By Jeremy Rochow
Published: Friday, December 3, 2021
Changing lanes can be a risky manoeuvre if some basic steps are not followed. You need to look for a gap in traffic using your mirrors, indicate and check your blind spot – and that’s before you switch lanes.
Then on top of that, there has been some confusion surrounding whether you can legally change lanes in these three common scenarios. Don’t worry, though; we’re here to clear all that up.
Strap yourself in, check your mirrors and your blind spots and prepare for a lesson in changing lanes.
1. Changing lanes in an intersection
Have you ever wanted to make a last-minute lane change and wondered whether you can do it in an intersection?
It might come as a surprise, but there’s no law stating that changing lanes through an intersection is illegal, however just because you can, doesn’t mean you should. It’s potentially safer to change lanes either before or after passing through the intersection.
RAA Senior Manager of Safety and Infrastructure Charles Mountain says that despite it being legal, last-minute lane changes through intersections should be avoided.
“Changing lanes through an intersection can be confusing for other drivers particularly for those waiting to turn,” Mr Mountain said.
Motorists caught failing to give way when changing lanes in 2020.
Motorists need to remember that the same rules apply when changing lanes through an intersection as they do with other lane changes.
“A driver must give sufficient warning of their intention to change lanes by using their indicators.”
If you’re caught changing lanes without indicating or giving sufficient warning, you could receive a $345 fine, plus a $92 Victims of Crime Levy and two demerit points.
When changing lanes, make sure you give way to traffic in the lane you want to enter. Failure to give way could result in a $363 fine, $92 Victims of Crime Levy and three demerit points.
2. Changing lanes while negotiating a roundabout
Just the thought of negotiating roundabouts, like those found at Britannia and Blackwood, is enough to give some people the sweats. Many drivers even plan their route to avoid those two daunting intersections.
On top of that, imagine having to change lanes – it’s probably enough to send some drivers around the twist. However it’s not illegal to switch lanes while driving around a roundabout, and sometimes necessary. In the example below, motorists wanting travelling from Flagstaff Rd to Black Rd in Flagstaff Hill need to change from the middle lane to the outside lane before exiting the roundabout.

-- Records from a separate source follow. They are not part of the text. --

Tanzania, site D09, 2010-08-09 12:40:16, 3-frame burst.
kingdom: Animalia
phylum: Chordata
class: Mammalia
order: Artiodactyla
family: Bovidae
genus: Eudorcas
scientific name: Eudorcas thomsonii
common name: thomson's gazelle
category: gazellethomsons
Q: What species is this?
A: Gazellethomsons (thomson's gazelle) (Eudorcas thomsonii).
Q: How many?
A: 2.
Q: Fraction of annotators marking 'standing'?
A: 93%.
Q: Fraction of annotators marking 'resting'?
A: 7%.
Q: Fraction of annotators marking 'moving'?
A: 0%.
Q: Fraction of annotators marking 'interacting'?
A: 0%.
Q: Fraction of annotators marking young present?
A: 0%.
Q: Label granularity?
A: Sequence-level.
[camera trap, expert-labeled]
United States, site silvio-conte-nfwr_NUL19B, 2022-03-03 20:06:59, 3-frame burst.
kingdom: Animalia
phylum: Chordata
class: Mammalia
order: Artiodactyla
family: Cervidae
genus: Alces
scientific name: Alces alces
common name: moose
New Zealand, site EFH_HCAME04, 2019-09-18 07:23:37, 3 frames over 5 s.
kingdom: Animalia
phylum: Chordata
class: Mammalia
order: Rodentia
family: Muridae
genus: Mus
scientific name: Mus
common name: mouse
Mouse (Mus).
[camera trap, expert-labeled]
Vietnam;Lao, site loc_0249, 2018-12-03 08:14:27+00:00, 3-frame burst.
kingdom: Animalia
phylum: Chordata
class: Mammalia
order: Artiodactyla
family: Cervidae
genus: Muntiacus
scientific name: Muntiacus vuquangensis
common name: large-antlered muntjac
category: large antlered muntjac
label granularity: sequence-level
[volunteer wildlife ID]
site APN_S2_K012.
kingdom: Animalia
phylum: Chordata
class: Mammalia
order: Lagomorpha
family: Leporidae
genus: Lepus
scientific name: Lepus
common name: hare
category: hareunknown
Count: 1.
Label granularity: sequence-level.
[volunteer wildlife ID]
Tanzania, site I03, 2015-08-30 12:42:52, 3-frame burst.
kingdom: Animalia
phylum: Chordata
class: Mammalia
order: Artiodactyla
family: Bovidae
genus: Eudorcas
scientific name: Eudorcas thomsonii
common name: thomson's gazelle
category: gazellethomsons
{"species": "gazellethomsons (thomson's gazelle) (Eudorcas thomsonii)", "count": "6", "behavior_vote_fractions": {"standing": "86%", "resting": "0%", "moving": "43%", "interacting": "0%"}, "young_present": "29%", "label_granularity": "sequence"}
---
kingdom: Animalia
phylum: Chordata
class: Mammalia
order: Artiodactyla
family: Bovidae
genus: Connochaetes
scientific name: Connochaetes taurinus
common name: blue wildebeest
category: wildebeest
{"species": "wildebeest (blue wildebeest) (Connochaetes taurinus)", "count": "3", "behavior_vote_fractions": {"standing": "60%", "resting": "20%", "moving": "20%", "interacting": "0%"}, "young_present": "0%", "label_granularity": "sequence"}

The same rules apply when switching lanes on a roundabout as they do with other lane changes. You need to indicate your intentions and give way to traffic already in the lane.
In the scenario below, drivers need to indicate that they’re changing lanes early enough that motorists entering the roundabout from other approaches are aware of their movements.
However, it’s important to remember that according to the Australian Road Rules, a driver entering a roundabout from a multi-lane road must exit the roundabout in accordance with any marked arrows in the lane they enter from.
This usually means you can only turn left or continue straight from the left lane; or continue straight, turn right, or conduct a U-turn from the right lane, unless the marked arrows indicate otherwise.
Break this law and you could face a $396 fine, $92 Victims of Crime Levy and three demerit points.
3. Driving into the left lane of a multi-lane road when making a right-hand turn at traffic lights
It’s a common misconception that when turning right at traffic lights, you must drive into the right lane of a multi-lane road. In fact, you can legally enter either the right or left lane at some intersections.
There are some instances when you’re required to turn into a specific lane. If there are two or more lanes of traffic turning right, then you usually can’t change lanes while turning.
Instead, you must follow the turn lines, wait until you’ve made the turn and then follow the usual procedure to change lanes.
If the road is marked with turn lines to show the path to take when turning, you need to follow them. You shouldn’t cross turn line markings when making a turn.
Failing to turn as indicated by a turn line could result in a $352 fine, $92 Victims of Crime Levy, and two demerit points.
When making the right turn, you should also be aware of vehicles turning left from a slip lane that are looking for a break in traffic.
While they are required to give way to you, if they think you’re driving into the right lane, they may try to enter the road. Also remember that when turning right, you are required to give way to any vehicle not in a slip lane and turning left at the intersection.
Changing lanes safely
- Watch the flow of traffic for a safe gap and look for any hazards ahead that may cause traffic to slow or stop.
- Indicate long enough to show all road users that you’re planning to change lanes, and give way to all vehicles already in the lane you intend to change into.
- Check your mirrors and blind spot to ensure there’s enough room to safely make the lane change. Remember, some external mirrors make vehicles look much further away than they really are, so always check the internal rear vision mirror as well to get the true location of other vehicles before moving.
- Move smoothly into the lane at a safe speed.
- Don’t change lanes across a continuous (unbroken) dividing line.
*All fines and demerit points were correct at time of publishing.